[Source passage]
________________________________________

The real cost to IT is complexity, said Gennaro (Jerry) Cuomo, IBM’s WebSphere CTO. The real problem is rigid software and hardware. Both are significant contributors to the explosion of carbon footprints in the data center, Cuomo said.

WebSphere CTO, Jerry Cuomo

In his presentation at Energy Camp @ Interop in NY’s Jacob Javits Center, Cuomo argued the solution is simplification and optimization of computing and the data center. That’s the first step to energy savings. IBM is one of the sponsors of Energy Camp.

There are energy savings all around, but you’ll see the greatest opportunities across the IT stack (applications to middleware to hardware). Like with most project, you’ll see the greatest benefits when implemented from the top down, but getting adoption is not easy.

It’s easier to save energy costs from the bottom up as James Governor also mentioned in his presentation.

IT hasn’t paid energy costs, so they haven’t worried about it

More than half of the energy costs are actually paid by the facilities department, said Cuomo. As a result, that’s why IT hasn’t traditionally been paying attention to these costs. As data centers and application usage is growing, energy costs from IT are now a noticeable blip on the company’s radar. IT must monetize the impact of energy.

Be a “rainmaker.” Save costs through virtualization, cloud computing, business process management, and SOA

For IT energy savings, Cuomo redefines the term “rainmaker” as someone who utilizes virtualization, cloud computing, business process management, and SOA (service oriented architecture) to reduce energy savings for the company.

Cuomo pitched the WebSphere Virtual Enterprise as offering a cost reduction solution by bottling their IBM’s energy savings learnings within the product they ship out - from the individual servers up to an entire WebSphere cloud. For example, one way WebSphere saves money is aggregating all your application servers into a single pool and as requests come in, traffic is prioritized across all servers.

This is not how must applications are deployed in the enterprise, said Cuomo. Most customers simply just add another five servers each time they want a new application. That’s easy to deploy, but over time having these five-server clusters with varying levels of utilization is highly inefficient.

Look across every point in the process to save energy costs. If you only use hardware you’ll only get a fraction of the savings you can get. You need to look at the combination of hardware, software, and usage.

Most organizations have hardware redundancies. If one server fails, there’s another one that can take over the workload to maintain business continuity. To save energy costs, Cuomo recommends organizations force this behavior with soft shut downs or fail overs. He suggests companies purposely shift application loads to a smaller group of servers and even shut down some of the servers during slow times, like night time.

________________________________________

[Stated task] Reproduce word for word the part of the article on IT energy costs that starts with "For IT energy" and goes on through "across all servers.".

[Excerpted data]
________________________________________

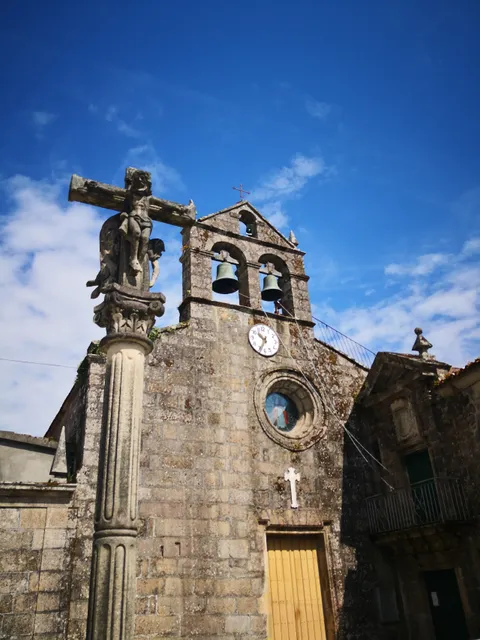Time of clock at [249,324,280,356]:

________________________________________

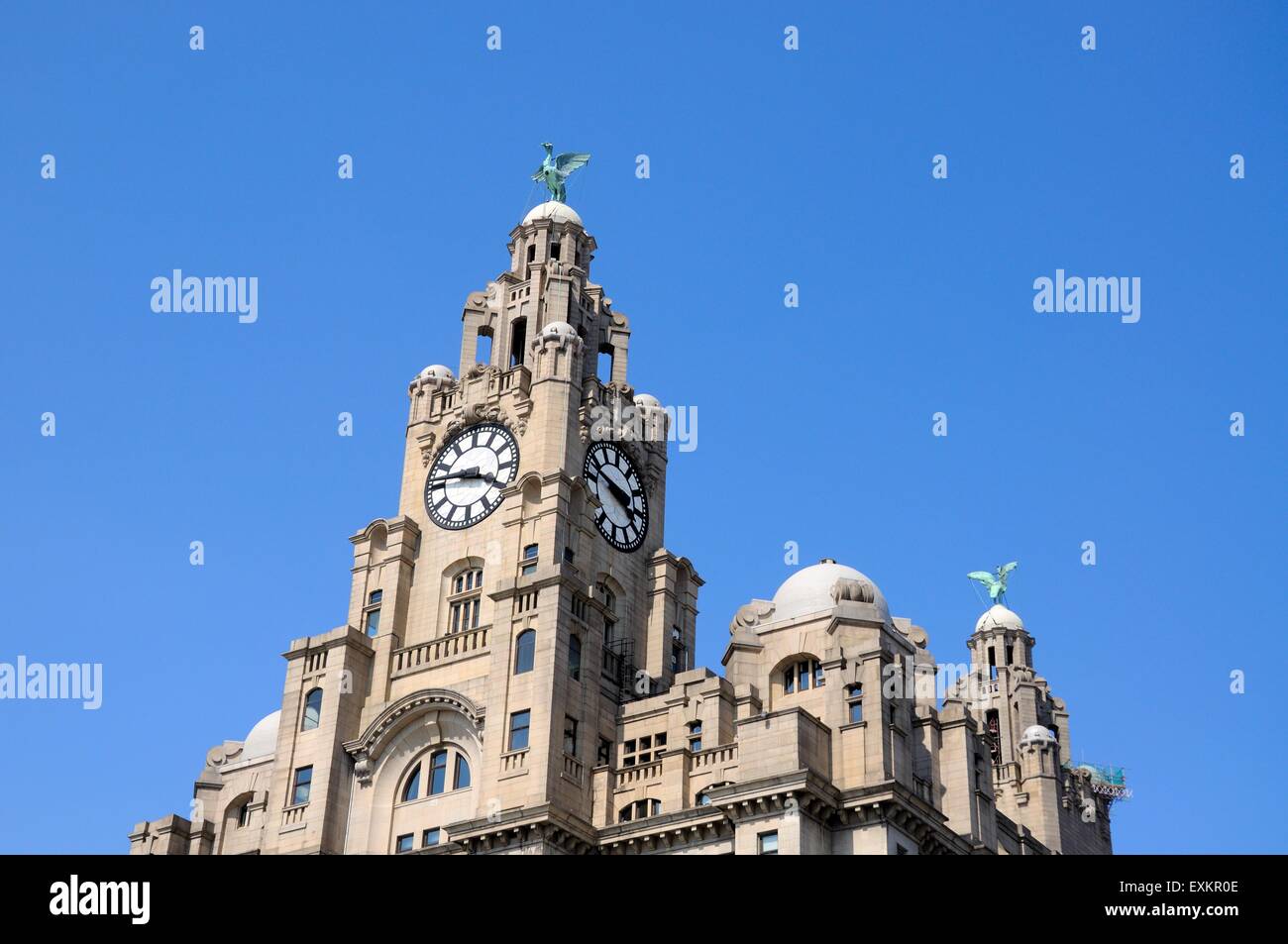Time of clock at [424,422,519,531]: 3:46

________________________________________

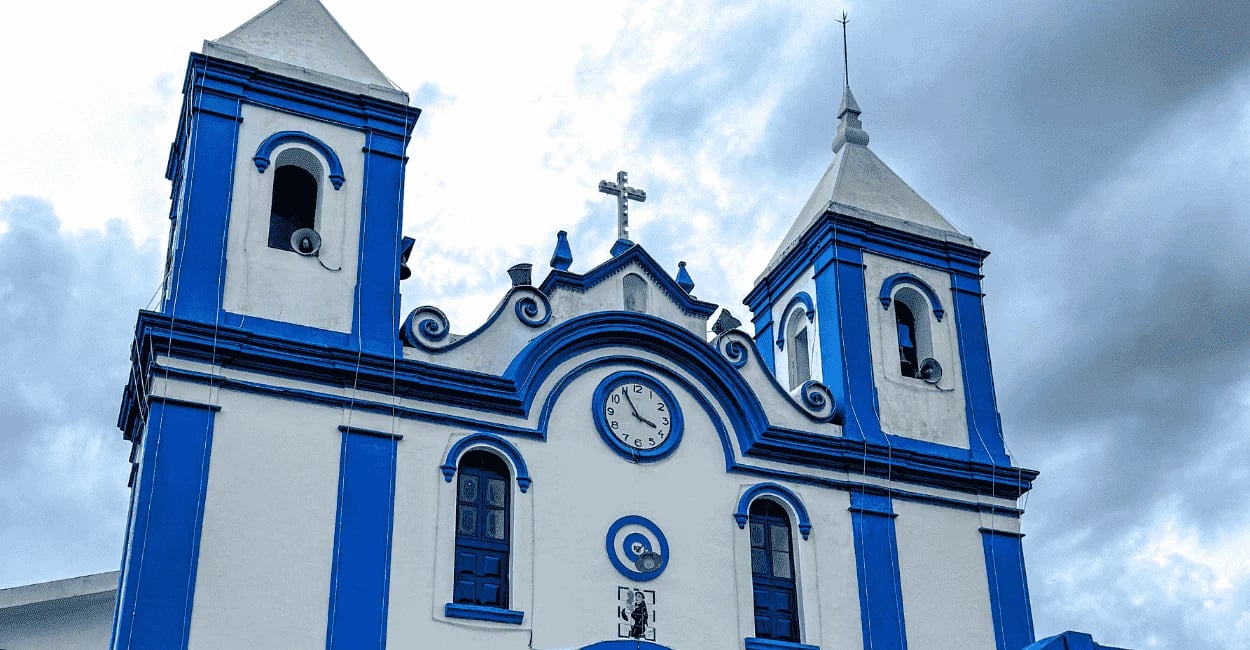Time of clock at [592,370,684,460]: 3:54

________________________________________

[Response to the task]
For IT energy savings, Cuomo redefines the term “rainmaker” as someone who utilizes virtualization, cloud computing, business process management, and SOA (service oriented architecture) to reduce energy savings for the company.

Cuomo pitched the WebSphere Virtual Enterprise as offering a cost reduction solution by bottling their IBM’s energy savings learnings within the product they ship out - from the individual servers up to an entire WebSphere cloud. For example, one way WebSphere saves money is aggregating all your application servers into a single pool and as requests come in, traffic is prioritized across all servers.